Jenő Lévai wrote the first academic work (Zsidósors Európában. Az üldözések kora; lit. "Jewish Fate in Europe. The Age of Persecutions") about the history of the Holocaust in Hungary in 1948, three years after the tragic events. In his work, Lévai described the Jewish Council as an "enthusiastically collaborating, expert organization, which later obeyed [the Nazis'] orders and fulfilled all their wishes humbly with exaggerated goodwill". A three-volume source collection (Vádirat a nácizmus ellen; lit. "An Indictment against Nazism"; 1958, 1960 and 1967) was published by the National Representation of Hungarian Israelites (MIOK, successor of the MIOI). Among the editors was historian Elek Karsai, a vocal critic of the Jewish councils. The monograph included a disproportionately large proportion of documents from Jewish councils (approx. one quarter to one fifth), in comparison to their influence. In her prelude, editor Ilona Benoschofsky, who was a former employee of the council's housing department, wrote that the Jewish leadership "carried out German orders without resistance and did not try to find the very small possibilities of escape". Their resignation or suicide would have had "a moral value", she added. Karsai considered that the anti-deportation pamphlets reflected the "cowardly behavior" of the Jewish Council. In an article, Karsai claimed that the "Judenrats [in Hungary] helped the Germans in the realization of their genocidal intentions as obedient, well-functioning apparatuses". Hannah Arendt even accused the members of the central council of actually enjoying their power.

| "There is this Jew woken at night by a loud banging on the door. "Who's there?" he asks, terrified. "The Gestapo," goes the answer. "Thank God," he sighs with relief. "For a moment I thought it was the Jewish Council"." |
| A post-war joke in Budapest |

Braham, the most influential researcher of the Holocaust in Hungary, considered that Jewish councils in Europe became "involuntary accessories to German crimes", whose members, who intended to buy time to alleviate the suffering of the Jews, "were trapped into outright though unwitting collaboration". He argued that, following Hungary's occupation, the few Germans "had to consider the rapid advance of the Soviet forces in the East", in proceeding with their plan to exterminate the Jews, thus it became necessary to maintain the optimism and false sense of security of the local Jewish community (to avoid such events like Warsaw Ghetto Uprising), which was possible through Jewish councils.

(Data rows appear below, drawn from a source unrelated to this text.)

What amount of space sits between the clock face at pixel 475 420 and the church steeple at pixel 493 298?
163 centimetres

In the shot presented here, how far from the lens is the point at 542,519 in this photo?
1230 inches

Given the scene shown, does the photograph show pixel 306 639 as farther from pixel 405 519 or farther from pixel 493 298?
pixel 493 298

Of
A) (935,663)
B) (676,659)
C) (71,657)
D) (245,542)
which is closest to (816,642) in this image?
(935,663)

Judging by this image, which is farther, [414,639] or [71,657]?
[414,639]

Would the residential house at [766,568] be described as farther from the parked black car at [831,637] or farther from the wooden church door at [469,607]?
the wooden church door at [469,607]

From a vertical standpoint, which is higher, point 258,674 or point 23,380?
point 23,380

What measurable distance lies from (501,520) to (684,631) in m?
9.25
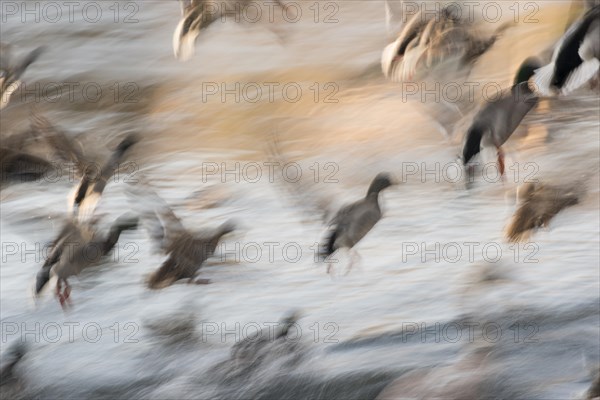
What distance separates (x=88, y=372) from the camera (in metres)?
2.17

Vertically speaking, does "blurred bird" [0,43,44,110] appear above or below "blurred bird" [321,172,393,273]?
above

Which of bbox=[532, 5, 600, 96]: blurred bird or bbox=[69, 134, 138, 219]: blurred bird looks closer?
bbox=[532, 5, 600, 96]: blurred bird

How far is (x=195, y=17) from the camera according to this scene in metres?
2.18

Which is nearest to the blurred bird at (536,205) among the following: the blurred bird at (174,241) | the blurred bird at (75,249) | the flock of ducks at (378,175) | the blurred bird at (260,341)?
the flock of ducks at (378,175)

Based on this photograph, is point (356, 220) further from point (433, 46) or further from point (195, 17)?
point (195, 17)

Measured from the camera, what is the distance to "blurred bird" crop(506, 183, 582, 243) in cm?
213

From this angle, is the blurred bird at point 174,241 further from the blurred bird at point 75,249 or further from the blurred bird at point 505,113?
the blurred bird at point 505,113

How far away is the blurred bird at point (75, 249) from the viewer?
219cm

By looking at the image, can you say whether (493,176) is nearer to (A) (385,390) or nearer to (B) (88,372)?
(A) (385,390)

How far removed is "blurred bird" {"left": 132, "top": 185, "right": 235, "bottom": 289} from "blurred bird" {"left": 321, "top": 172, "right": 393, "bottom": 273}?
0.25 meters

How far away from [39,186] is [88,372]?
47 centimetres

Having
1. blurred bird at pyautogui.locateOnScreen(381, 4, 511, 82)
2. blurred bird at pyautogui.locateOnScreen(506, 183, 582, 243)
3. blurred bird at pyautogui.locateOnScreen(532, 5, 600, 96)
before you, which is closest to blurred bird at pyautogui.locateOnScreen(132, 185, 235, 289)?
blurred bird at pyautogui.locateOnScreen(381, 4, 511, 82)

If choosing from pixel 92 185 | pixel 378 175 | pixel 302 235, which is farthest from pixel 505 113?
pixel 92 185

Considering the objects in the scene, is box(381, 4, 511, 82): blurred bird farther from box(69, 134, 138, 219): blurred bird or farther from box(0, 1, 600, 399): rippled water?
box(69, 134, 138, 219): blurred bird
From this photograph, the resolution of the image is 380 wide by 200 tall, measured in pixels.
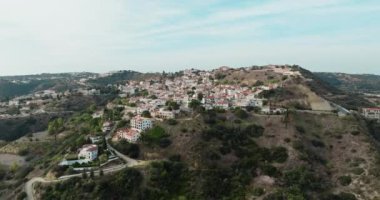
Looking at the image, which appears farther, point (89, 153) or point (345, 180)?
point (89, 153)

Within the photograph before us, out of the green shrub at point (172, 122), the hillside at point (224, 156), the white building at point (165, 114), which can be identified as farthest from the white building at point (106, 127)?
the green shrub at point (172, 122)

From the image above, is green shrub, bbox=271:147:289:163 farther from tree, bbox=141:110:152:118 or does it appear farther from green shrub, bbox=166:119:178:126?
tree, bbox=141:110:152:118

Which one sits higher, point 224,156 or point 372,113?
point 372,113

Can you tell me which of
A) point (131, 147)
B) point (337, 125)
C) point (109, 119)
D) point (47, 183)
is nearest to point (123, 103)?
point (109, 119)

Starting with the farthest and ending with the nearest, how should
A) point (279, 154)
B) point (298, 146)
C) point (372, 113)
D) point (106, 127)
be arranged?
point (372, 113)
point (106, 127)
point (298, 146)
point (279, 154)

Gábor Kádár and Zoltán Vági argued that the activity of the Central Jewish Council can be described as "a compulsion of bad choices". There is argument that most members undertook the role because of their hope of personal survival. Isaiah Trunk reported that only 86 out 720 members of all Eastern European Jewish councils survived the Holocaust (12%), while the survival rate within the Jewish Council of Budapest (14 out of 17 members, 82%) was much higher. Kádár and Vági considered that this figure was due to the relatively large-scale survival of Budapest's Jews instead of their council membership. According to them, the Jewish council chose their strategy, the policy of legality and loyalty, and despite their goodwill, they became "the obedient instruments of the Nazi extermination policy". László Bernát Veszprémy described the Jewish leadership during the Holocaust "a victim stratum attacked by everyone, but investigated by only a few".